==== Data supplied ====

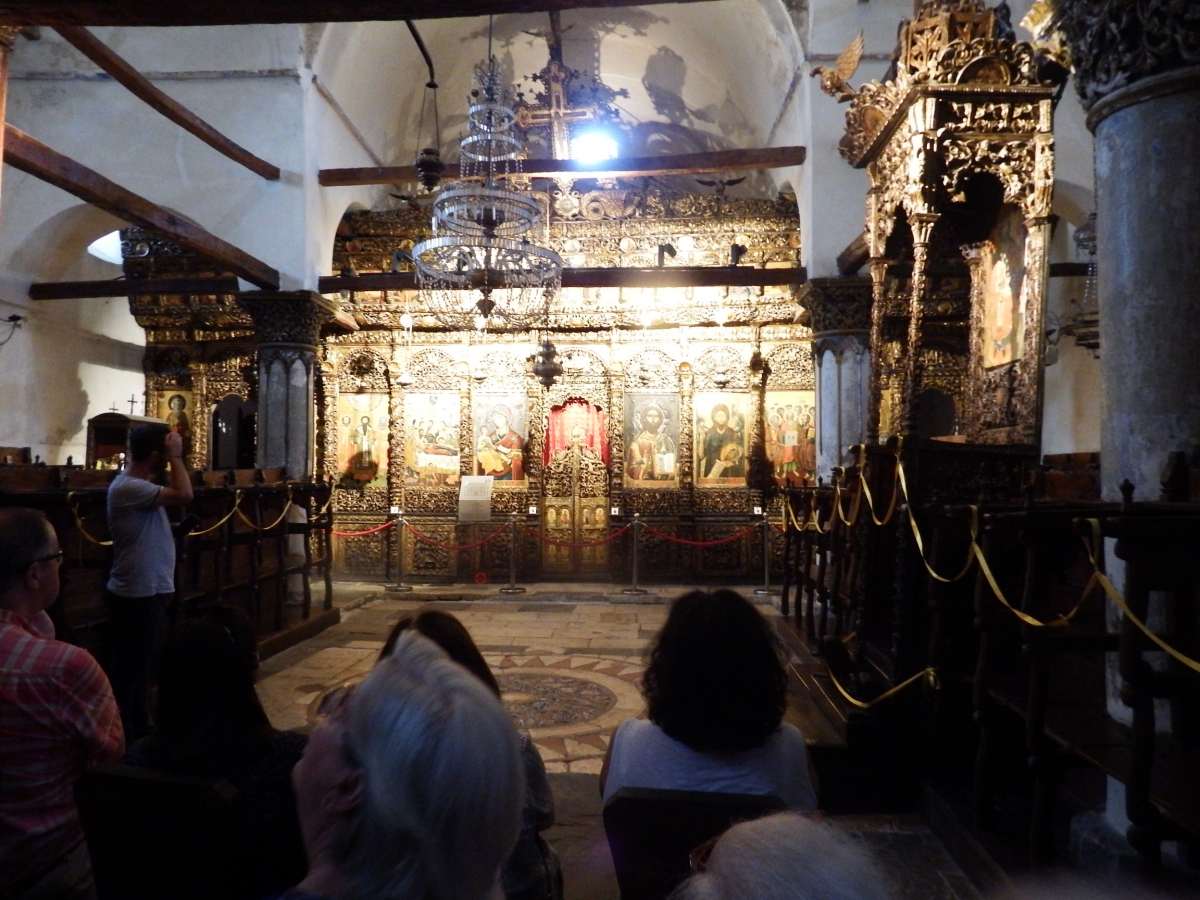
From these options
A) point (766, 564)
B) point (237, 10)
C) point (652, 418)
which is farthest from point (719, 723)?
point (652, 418)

====

* [What the task requires]: Recast the data above as a Markdown table with two columns, Row and Line, giving each non-blank line its own numbered row. Leave the pictures out of your answer.

* [Response]:
| Row | Line |
|---|---|
| 1 | From these options |
| 2 | A) point (766, 564) |
| 3 | B) point (237, 10) |
| 4 | C) point (652, 418) |
| 5 | which is farthest from point (719, 723)? |
| 6 | point (652, 418) |